==== PASSAGE PROVIDED

Discovery Park of America Selected as Location for All-American Display Garden

(Union City, Tenn., April 17, 2025)Discovery Park of America in Union City has been selected by All-America Selections (AAS) as the newest location for an All-America Selections Display Garden, the first in Northwest Tennessee. AAS is North America’s most well-known nonprofit plant trialing organization.

 

The new AAS Display Garden is one of several new agriculture and horticulture elements visitors will experience at the 50-acre heritage park this spring and summer.

 

New additions to come include an inaugural members-only plant sale, the opening of the Guy Robbins Hosta Garden and tours of the park’s gardens, vineyard, observation beehive, pollinator garden and native habitat zone planted by the USDA Natural Resources Conservation Service. Other highlights will include row crop plots of cotton, corn and soybeans, a heritage plot featuring tobacco, a self-guided tour map and outdoor classes and programs for children and adults.

 

AAS conducts impartial trials of new, never-before-sold annual ornamentals, perennials and vegetables throughout the U.S. and Canada. Each fall, the organization accepts entries of new plant varieties that have not yet reached the market. The entries are tested at more than 50 locations. Only the top-performing varieties are named AAS Winners and distributed to a network of more than 200 display gardens.

========

■ EXERCISE GOAL ■
List every part of the park that the Discovery Park announcement says its tours will include.

==== EXTRACTED INFORMATION

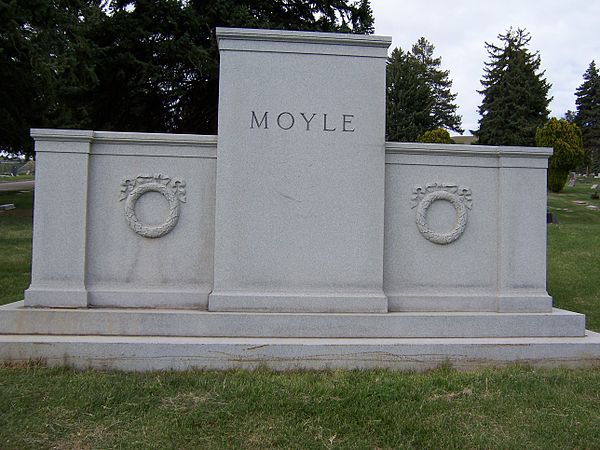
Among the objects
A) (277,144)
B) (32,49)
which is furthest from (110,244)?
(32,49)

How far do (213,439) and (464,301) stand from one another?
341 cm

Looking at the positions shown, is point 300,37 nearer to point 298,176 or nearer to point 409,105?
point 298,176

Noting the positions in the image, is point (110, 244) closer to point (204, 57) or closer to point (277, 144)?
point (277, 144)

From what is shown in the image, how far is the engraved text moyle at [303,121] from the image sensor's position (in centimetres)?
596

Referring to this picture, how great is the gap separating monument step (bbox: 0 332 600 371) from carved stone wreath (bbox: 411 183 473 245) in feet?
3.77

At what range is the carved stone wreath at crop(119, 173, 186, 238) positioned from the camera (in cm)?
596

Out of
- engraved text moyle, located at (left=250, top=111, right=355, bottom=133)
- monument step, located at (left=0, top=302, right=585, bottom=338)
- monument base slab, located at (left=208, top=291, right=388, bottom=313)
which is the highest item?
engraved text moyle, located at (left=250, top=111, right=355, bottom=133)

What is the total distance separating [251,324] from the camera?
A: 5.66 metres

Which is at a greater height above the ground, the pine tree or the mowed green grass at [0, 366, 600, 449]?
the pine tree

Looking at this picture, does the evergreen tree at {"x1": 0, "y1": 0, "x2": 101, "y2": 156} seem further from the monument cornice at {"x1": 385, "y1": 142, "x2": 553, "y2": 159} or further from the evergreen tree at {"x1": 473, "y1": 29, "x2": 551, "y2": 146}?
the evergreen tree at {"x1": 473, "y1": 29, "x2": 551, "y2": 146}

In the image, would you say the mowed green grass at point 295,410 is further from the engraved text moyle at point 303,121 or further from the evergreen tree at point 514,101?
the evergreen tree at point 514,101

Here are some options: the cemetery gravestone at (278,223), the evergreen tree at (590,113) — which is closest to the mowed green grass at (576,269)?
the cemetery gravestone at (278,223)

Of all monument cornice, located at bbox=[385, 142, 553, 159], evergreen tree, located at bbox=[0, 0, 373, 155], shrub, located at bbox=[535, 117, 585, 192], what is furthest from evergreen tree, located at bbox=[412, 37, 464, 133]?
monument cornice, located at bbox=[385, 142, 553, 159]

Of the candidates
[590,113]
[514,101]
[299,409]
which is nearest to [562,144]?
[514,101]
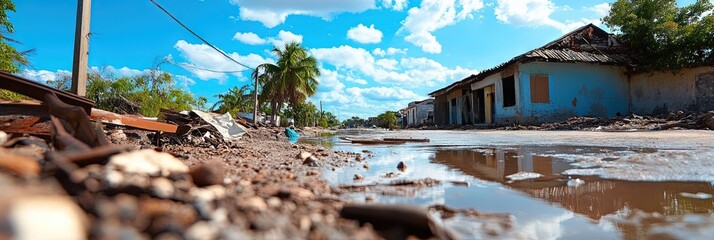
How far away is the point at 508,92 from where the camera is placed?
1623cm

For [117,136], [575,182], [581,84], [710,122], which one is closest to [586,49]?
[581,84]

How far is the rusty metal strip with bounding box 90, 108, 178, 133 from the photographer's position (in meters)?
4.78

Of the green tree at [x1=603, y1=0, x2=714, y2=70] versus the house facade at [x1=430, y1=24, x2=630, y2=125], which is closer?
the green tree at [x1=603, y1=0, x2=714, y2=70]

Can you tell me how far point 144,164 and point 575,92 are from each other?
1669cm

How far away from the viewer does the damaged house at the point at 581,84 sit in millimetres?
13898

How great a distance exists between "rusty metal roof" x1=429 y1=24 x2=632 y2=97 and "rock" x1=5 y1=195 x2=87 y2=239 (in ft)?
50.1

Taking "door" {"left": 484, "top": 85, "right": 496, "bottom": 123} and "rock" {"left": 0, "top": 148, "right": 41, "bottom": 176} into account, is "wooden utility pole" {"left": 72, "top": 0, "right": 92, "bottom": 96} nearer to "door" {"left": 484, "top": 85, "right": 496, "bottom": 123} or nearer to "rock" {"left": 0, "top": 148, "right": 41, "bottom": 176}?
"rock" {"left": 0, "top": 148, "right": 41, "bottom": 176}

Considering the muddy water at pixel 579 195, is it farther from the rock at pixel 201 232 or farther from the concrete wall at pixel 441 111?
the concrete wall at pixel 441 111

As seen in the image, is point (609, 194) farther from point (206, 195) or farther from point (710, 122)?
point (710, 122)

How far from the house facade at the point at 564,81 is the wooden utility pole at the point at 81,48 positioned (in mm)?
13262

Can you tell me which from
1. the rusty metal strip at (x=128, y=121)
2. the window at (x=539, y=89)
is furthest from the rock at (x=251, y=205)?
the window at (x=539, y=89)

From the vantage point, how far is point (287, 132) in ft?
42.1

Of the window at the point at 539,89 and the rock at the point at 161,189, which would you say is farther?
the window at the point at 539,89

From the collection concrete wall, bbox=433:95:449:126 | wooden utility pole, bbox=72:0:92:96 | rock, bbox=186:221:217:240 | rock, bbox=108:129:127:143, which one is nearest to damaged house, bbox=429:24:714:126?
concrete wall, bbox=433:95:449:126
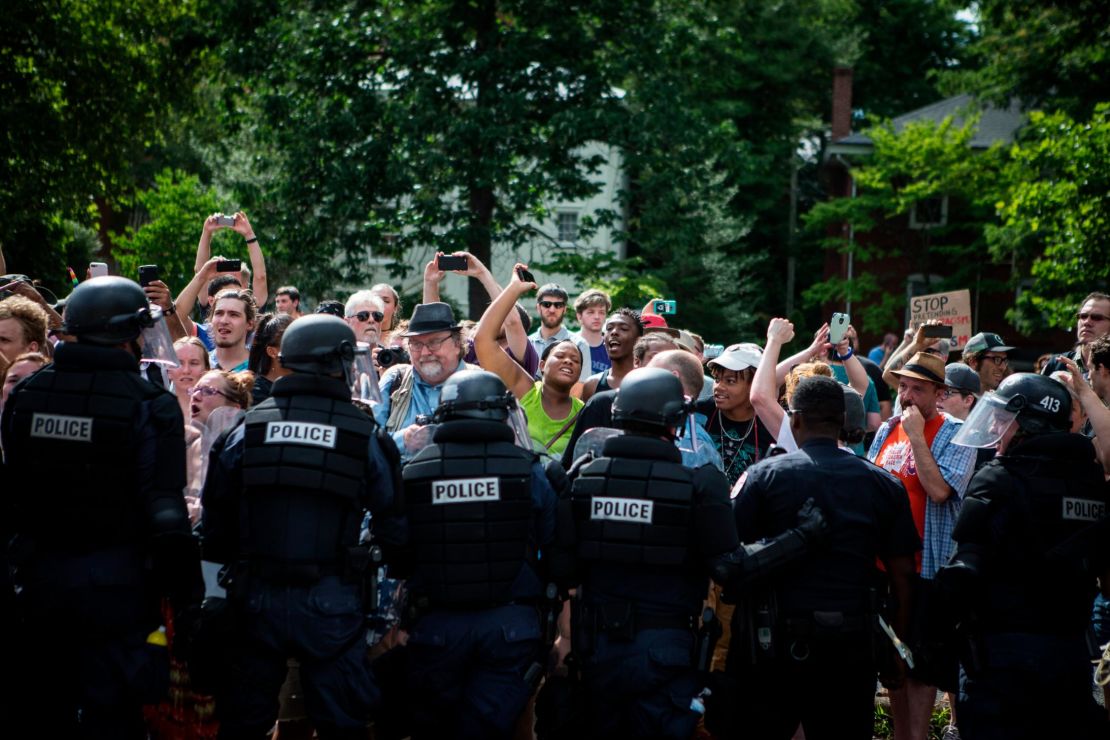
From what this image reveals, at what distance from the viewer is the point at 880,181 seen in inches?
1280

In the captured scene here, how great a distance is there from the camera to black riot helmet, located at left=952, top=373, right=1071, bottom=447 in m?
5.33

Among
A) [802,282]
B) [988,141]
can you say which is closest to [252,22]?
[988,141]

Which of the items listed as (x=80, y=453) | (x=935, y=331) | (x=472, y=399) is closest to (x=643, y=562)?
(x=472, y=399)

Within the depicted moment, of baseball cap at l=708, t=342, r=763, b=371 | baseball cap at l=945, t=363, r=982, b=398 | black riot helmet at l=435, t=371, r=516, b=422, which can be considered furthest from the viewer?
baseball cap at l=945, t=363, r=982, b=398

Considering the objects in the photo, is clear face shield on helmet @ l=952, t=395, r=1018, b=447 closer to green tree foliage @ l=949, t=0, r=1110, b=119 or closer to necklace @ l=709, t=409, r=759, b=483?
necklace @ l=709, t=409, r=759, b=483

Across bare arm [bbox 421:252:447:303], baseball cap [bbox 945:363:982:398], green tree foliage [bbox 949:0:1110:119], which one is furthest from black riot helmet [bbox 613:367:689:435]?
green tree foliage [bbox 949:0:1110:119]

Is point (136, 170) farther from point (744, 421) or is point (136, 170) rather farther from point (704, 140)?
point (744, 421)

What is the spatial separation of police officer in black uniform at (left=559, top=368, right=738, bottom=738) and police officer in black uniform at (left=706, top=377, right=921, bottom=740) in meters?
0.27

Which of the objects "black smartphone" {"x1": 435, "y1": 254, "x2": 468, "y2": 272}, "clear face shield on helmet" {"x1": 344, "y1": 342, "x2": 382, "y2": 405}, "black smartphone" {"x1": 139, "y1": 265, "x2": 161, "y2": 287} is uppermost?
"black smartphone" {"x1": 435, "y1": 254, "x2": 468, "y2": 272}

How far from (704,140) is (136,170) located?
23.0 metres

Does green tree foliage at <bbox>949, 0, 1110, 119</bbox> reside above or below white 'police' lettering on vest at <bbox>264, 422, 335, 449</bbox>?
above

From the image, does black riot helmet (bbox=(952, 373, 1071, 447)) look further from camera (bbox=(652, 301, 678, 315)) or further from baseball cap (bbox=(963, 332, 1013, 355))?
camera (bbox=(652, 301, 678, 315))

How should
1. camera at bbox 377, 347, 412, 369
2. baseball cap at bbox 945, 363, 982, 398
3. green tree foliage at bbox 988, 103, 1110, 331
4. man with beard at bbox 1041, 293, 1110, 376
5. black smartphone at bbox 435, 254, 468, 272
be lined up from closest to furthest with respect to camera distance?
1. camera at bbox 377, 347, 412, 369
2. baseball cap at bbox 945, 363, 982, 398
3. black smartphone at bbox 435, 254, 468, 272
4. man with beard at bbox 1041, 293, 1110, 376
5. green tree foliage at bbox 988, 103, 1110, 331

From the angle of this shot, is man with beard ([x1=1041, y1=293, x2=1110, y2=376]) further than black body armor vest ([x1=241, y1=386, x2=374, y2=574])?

========

■ COMPLETED EXERCISE ■
The park's gardens, vineyard, observation beehive, pollinator garden and native habitat zone